At this point someone who could have saved me from my folly pointed out that supplier names had to be editable. I protested that the names don’t change, but Amalgamated Widgets did, in fact, become Universal Widgets. This is an issue because Amalgamated not Universal raised the invoices in the filing cabinet so matching them to invoices in the system requires preserving the name as it was when the invoice was generated. “See, I was right name should be stored” – actually, this exception doesn’t show I was right at all, but on I went. On the other hand, all of Amalgamated’s products belong to Universal now. Changing names means doing a cascaded update (update any product with the old company name to the new name when a name changes) the real case has more than just products. If you’re filling in the metaphor you’ve guessed I’d reached the point of figuring out how to swallow a bird. Worse, I could see another problem looming (anyone for Cat ?): changes to products had to be exported to another system, and the list of changes had their own table requiring cascaded updates from the cascaded updates.

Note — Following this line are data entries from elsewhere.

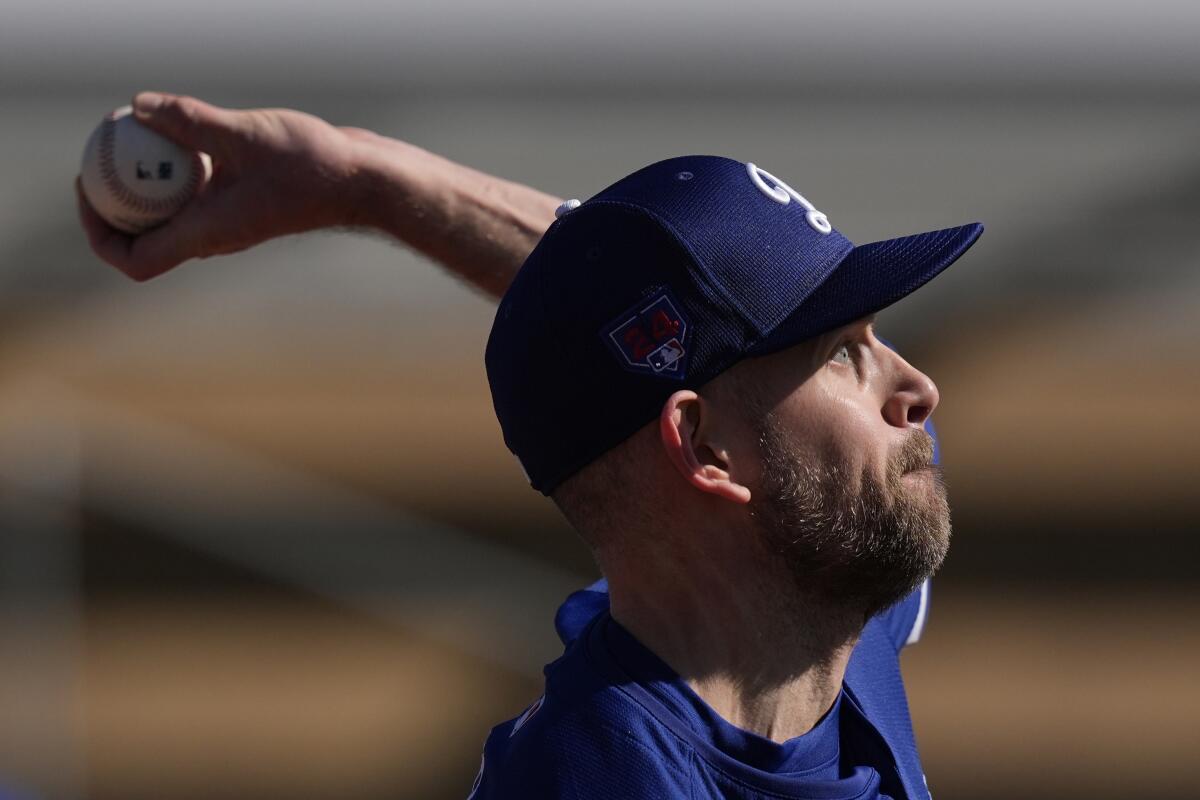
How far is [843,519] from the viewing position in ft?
6.24

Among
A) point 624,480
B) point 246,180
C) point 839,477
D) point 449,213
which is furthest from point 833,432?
point 246,180

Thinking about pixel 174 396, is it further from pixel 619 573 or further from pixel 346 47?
pixel 619 573

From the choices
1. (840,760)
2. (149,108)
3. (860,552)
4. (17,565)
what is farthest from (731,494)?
(17,565)

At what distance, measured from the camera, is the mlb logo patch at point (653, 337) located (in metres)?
1.88

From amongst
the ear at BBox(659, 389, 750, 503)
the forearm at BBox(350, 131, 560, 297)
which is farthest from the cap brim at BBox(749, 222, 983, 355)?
the forearm at BBox(350, 131, 560, 297)

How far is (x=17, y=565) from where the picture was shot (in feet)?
24.1

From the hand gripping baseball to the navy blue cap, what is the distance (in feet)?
2.07

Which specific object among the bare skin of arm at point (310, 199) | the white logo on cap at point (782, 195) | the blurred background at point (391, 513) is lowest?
the blurred background at point (391, 513)

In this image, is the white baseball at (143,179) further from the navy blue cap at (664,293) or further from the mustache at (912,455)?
the mustache at (912,455)

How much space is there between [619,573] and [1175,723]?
7.60 meters

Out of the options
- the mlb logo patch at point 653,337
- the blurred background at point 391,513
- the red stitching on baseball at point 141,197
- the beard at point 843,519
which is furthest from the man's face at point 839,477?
the blurred background at point 391,513

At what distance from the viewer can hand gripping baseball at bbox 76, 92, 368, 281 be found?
96.8 inches

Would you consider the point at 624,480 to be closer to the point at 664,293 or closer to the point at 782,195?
the point at 664,293

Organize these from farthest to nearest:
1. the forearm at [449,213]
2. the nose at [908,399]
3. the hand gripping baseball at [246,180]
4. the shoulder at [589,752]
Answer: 1. the forearm at [449,213]
2. the hand gripping baseball at [246,180]
3. the nose at [908,399]
4. the shoulder at [589,752]
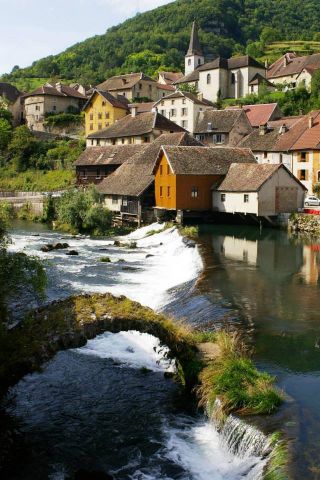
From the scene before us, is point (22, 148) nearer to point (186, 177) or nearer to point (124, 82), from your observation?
point (124, 82)

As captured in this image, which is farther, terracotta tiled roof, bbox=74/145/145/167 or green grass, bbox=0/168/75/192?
green grass, bbox=0/168/75/192

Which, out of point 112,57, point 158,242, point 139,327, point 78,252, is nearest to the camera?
point 139,327

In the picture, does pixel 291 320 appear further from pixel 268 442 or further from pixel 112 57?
pixel 112 57

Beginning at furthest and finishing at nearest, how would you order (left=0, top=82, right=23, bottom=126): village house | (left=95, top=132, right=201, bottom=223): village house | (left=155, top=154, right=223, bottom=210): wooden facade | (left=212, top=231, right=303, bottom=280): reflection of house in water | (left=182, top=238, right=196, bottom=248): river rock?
1. (left=0, top=82, right=23, bottom=126): village house
2. (left=95, top=132, right=201, bottom=223): village house
3. (left=155, top=154, right=223, bottom=210): wooden facade
4. (left=182, top=238, right=196, bottom=248): river rock
5. (left=212, top=231, right=303, bottom=280): reflection of house in water

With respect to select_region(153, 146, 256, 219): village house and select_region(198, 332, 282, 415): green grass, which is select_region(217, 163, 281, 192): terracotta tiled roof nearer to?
select_region(153, 146, 256, 219): village house

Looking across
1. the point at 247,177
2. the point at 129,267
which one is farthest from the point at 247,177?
the point at 129,267

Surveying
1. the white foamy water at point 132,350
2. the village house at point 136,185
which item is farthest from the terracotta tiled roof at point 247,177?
the white foamy water at point 132,350

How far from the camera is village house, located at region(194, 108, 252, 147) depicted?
70.7 metres

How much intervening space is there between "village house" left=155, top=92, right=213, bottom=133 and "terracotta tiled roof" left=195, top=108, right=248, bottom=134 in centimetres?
519

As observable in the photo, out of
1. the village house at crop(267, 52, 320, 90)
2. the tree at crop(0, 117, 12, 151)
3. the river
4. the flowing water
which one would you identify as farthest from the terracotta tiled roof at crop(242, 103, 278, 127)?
the flowing water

One of the great quotes in Macbeth says “I am in blood stepped in so far that should I wade no more, Returning were as tedious as go o’er.” he knows what he’s doing is wrong, but it is as hard to go back (and do right) as it is to go on. But that is not the case - the solution is not to swallow another couple more spiders and a fly, the solution is to swallow a bird, then a cat and so on. The dilemma is that the effort for each additional work-round is smaller than the effort to go back fix the initial problem and unpick all the work-rounds to date. The easy solution is to choose the course which needs the least effort now. The sum of effort required for future work-rounds is greater, but we can discount effort that isn’t needed now. Only in a non-punishing situation can we tell people that progress must be halted for a time to fix a problem which has, so far, been mitigated. Persuading people that such a problem needs to be fixed at all isn’t trivial, I heard this quote in a Radio programme a while back

“Each uneventful day that passes reinforces a steadily growing false sense of confidence that everything is alright: that I, we, my group must be OK because the way we did things today resulted in no adverse consequences.”

(The quote’s author, Scott Snook, was writing about normalization of deviance, that’s how Nasa came to lose a Space Shuttle, and in the case he was talking about, how the military built up to a “friendly fire” disaster.)
The problem that spawned this post was being fixed at the time of writing, but in how many organisations is it a career limiting move to tell people that something which has had no adverse consequences to date must be fixed?